L’accessibilité minimale offre un parcours sans obstacles jusqu’à la salle de bain, le salon et la salle à manger, ce qu’on appelle aussi parfois la « visitabilité », car une personne en fauteuil roulant peut rendre visite à la personne qui habite un tel logement. « Il y a un dégagement prévu pour permettre à une personne qui utilise une aide à la mobilité comme une marchette ou un fauteuil roulant manuel d’accéder à ces pièces, mais c’est minimal », précise Rym Raoui.
L’adaptabilité va plus loin en donnant accès à la chambre à coucher, à la cuisine, à la salle de bain et au balcon. Dans toutes ces pièces, les dégagements sont prévus pour permettre la circulation d’un fauteuil roulant. De plus, un revêtement de sol antidérapant doit sécuriser le transfert de la personne de son fauteuil roulant à son lit ou à la toilette, par exemple. Mais surtout, la plomberie doit permettre d’ajuster la hauteur des équipements de cuisine et des lavabos, tandis que des fonds de clouage doivent être mis en place dans la salle de bain pour l’installation éventuelle de barres d’appui. Grâce à ces éléments, une personne qui devient handicapée au fil des ans peut adapter son logement à ses besoins spécifiques sans avoir à refaire les murs et, donc, sans avoir à débourser une fortune.
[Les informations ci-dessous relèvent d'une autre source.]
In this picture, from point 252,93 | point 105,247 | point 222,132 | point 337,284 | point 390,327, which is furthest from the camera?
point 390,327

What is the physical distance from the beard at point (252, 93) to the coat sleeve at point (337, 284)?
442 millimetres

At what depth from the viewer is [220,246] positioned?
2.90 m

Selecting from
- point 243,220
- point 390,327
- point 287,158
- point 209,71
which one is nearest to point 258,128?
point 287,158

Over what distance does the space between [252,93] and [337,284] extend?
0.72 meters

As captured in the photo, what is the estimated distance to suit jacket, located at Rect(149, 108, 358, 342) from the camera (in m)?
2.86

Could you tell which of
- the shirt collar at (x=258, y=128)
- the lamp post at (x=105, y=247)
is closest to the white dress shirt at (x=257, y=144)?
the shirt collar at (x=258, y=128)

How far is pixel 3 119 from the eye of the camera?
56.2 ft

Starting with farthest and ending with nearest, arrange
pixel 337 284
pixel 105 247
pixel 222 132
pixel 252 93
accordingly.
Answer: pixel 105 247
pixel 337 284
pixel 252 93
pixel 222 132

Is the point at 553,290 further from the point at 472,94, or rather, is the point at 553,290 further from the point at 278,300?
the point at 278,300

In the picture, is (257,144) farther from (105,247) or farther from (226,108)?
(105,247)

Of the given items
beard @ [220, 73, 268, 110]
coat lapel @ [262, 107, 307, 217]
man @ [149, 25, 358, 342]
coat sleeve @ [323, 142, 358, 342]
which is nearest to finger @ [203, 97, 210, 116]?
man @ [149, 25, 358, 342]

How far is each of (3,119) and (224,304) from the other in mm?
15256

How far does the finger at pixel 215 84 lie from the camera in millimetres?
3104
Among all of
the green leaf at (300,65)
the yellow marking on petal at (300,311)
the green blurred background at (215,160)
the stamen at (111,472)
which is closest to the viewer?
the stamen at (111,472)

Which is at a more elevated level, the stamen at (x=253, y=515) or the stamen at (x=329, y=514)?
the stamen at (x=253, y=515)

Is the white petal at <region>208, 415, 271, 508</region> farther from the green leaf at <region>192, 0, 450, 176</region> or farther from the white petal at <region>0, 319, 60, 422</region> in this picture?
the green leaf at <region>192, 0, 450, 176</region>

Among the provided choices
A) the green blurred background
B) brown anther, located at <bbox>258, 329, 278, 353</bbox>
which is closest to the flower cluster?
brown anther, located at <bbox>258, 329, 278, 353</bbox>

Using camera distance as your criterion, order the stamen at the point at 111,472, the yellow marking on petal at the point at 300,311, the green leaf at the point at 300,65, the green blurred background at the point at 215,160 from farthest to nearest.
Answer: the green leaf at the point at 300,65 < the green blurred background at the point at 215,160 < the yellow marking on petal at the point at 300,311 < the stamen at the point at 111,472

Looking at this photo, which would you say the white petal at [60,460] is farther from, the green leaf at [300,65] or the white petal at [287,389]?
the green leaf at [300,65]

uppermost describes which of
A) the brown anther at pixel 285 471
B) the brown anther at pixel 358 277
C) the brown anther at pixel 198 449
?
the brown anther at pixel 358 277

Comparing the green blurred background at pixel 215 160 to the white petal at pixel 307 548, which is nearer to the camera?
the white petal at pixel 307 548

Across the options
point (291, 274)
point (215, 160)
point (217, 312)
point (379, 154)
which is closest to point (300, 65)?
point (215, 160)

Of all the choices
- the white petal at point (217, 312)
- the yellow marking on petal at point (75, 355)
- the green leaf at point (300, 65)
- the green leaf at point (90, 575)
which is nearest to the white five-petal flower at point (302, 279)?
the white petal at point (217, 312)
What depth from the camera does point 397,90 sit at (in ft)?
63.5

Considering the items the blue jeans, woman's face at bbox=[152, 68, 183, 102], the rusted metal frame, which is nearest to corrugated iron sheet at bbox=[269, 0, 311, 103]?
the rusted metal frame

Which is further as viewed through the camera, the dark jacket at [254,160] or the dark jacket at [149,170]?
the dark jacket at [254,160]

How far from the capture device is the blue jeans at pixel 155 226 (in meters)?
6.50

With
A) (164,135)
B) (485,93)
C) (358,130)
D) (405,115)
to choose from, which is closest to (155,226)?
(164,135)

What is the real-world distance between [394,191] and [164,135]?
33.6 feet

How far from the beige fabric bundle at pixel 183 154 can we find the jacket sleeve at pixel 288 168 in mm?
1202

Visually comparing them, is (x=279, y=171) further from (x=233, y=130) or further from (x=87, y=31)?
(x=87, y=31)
Ces nouvelles dispositions sont le fruit des travaux du Comité consultatif permanent pour l’accessibilité et la sécurité des bâtiments aux personnes handicapées. Constitué par l’Office des personnes handicapées du Québec et la RBQ, il réunit des représentants d’associations, de ministères, d’organismes gouvernementaux et de l’industrie de la construction. L’OAQ en fait partie. Ensemble, ils ont cherché à répondre aux besoins exprimés tout en tenant compte de l’impact financier pour l’industrie de la construction.
À quel coût ?
Mettre en place ces mesures d’accessibilité a en effet un coût, que la RBQ a voulu évaluer. « On a sélectionné des plans représentatifs des logements au Québec et on a appliqué les exigences d’accessibilité pour voir les répercussions », explique Rym Raoui, précisant qu’il s’ensuit parfois une augmentation de la superficie du bâtiment et, donc, du coût de construction. En moyenne, l’application des exigences représente une hausse de 250 $ ou de 550 $ par logement pour le rendre minimalement accessible ou adaptable.
Ce surcoût, somme toute modéré en regard du prix total d’un logement, évitera des dépenses non seulement à l’occupant, mais aussi à la société, du moins pour ce qui concerne l’adaptabilité. « Placer une personne âgée dans un établissement adapté parce que son logement ne correspond plus à ses besoins représente un coût indirect pour la société », observe Rym Raoui.
Rattraper le reste du Canada
Avec l’application de ce règlement, le Québec rattrapera, voire dépassera les provinces qui exigent déjà de 5 à 15 % de logements accessibles ou adaptables. Cela dit, la Ville de Vancouver, qui impose 100 % de logements adaptables, fait encore mieux.
Il reste qu’en élargissant ainsi son parc de logements accessibles, le Québec cheminera vers une société plus inclusive au bénéfice de tous, car nul n’est à l’abri du vieillissement et de la perte de mobilité.